Testo in esame ::
# # # # #

Ivan riposa con una chitarra.
L’ho voluto io. Gli ho messo il suo cachemire preferito e gli ho lasciato la “chitarrina” che usava alla fine, era più leggera e gli faceva meno male. La chitarra era “la sua bambina” e lui aveva detto che sarebbe morto con la chitarra in mano: in un certo senso è successo. Riposa a Novafeltria, ma non ho fatto scrivere il suo nome dove riposa. Volevo che quel luogo fosse solo mio e di chi gli vuole bene. E poi magari un giorno ritorna.
Molti non sanno che le canzoni le ha scritte sempre con te.
Sempre. Mi chiamava mentre strimpellava la chitarra, di solito dopo cena, e da lì partiva tutto. Motocross nasce da un mio litigio con mio fratello, che aveva appunto una moto gialla da cross. Scappo di casa prende spunto da una famiglia che abitava vicino. Lugano addio parte da una mia amica, Marta, che aveva delle gran tettone. Ivan partiva quasi sempre da fatti reali: era un cronista che si piegava alla metrica. Il nostro era un ping pong: io dicevo “le reti al sole i pescherecci in alto mare”, lui aggiungeva “le bestemmie e il suo dolore”. Ridevamo tanto, perché ai protagonisti facevamo fare di tutto. La “Paolina” che si innamora dell’“istruttore biondo” era una ragazza che andava a scuola guida vicino casa nostra: quante gliene abbiamo fatte fare, nelle nostre “prove”, con quell’istruttore biondo! Quante risate.

# # # # #

Consegna :: Prosegui l'intervista su Ivan e le sue canzoni dopo l'ultima frase riportata.

Dati dell'esercizio ::
# # # # #

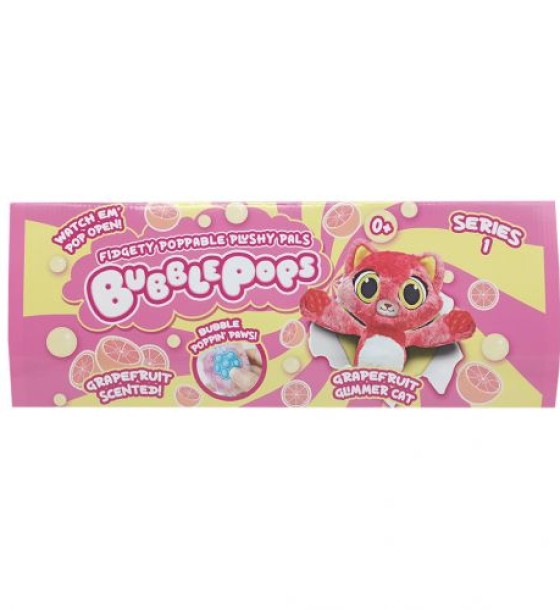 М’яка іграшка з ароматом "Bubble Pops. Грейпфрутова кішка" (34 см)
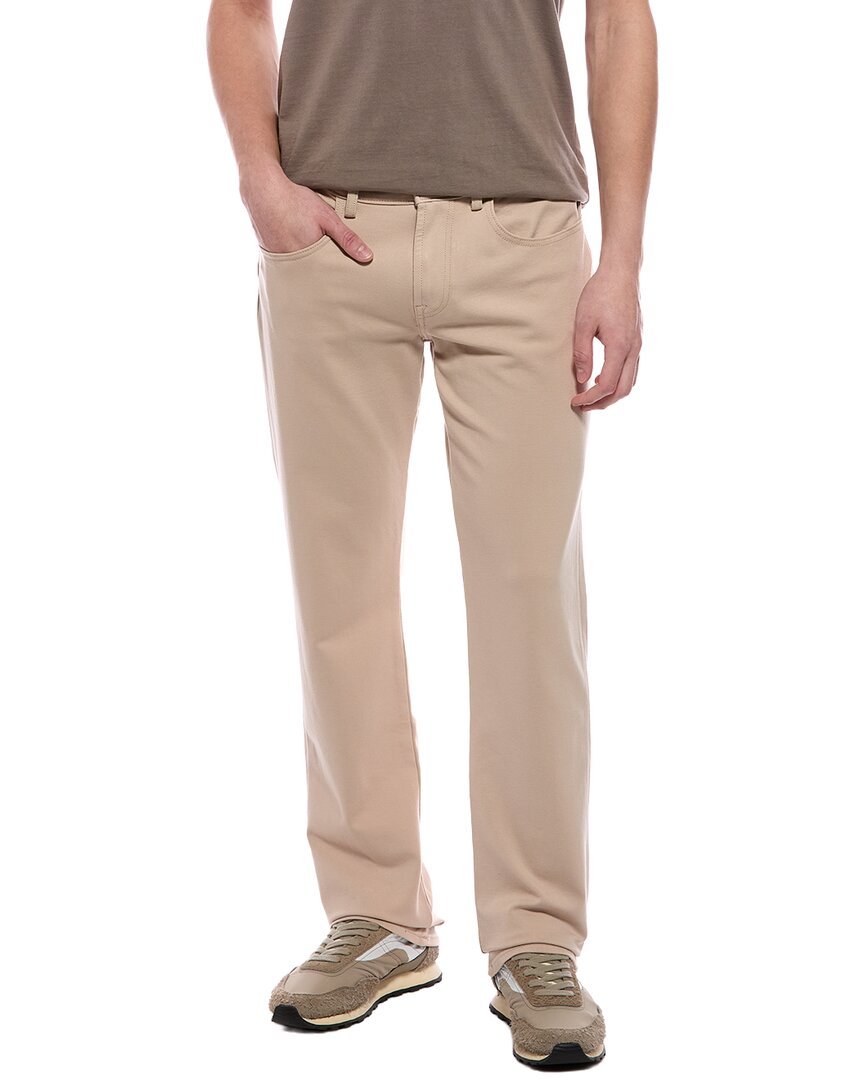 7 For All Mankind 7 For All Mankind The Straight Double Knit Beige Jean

# # # # #

Soluzione ::
“Firenze (Canzone triste)” nasce a Roncobilaccio.
Messa così fa sorridere, ma è vero. A Roncobilaccio c’era uno studio discografico. Ivan mi chiama a tarda notte: “Ho scritto una cosina, ti va di sentirla?”. Io dico di sì, anche se ero stanca morta. Ivan parte e mi fa l’attacco di Firenze. La cosa buffa è che non era neanche sicuro della sua bellezza.
È appena stato Natale.
A Ivan piaceva. Si vestiva sempre da Babbo Natale per i suoi figli. Aveva poi il rito di accendere il fuoco: la vestaglia, la pipa. Mi guardava e, con voce teatrale, mi diceva: ‘Sono un vero gentiluomo di campagna’. Lo vedo ancora.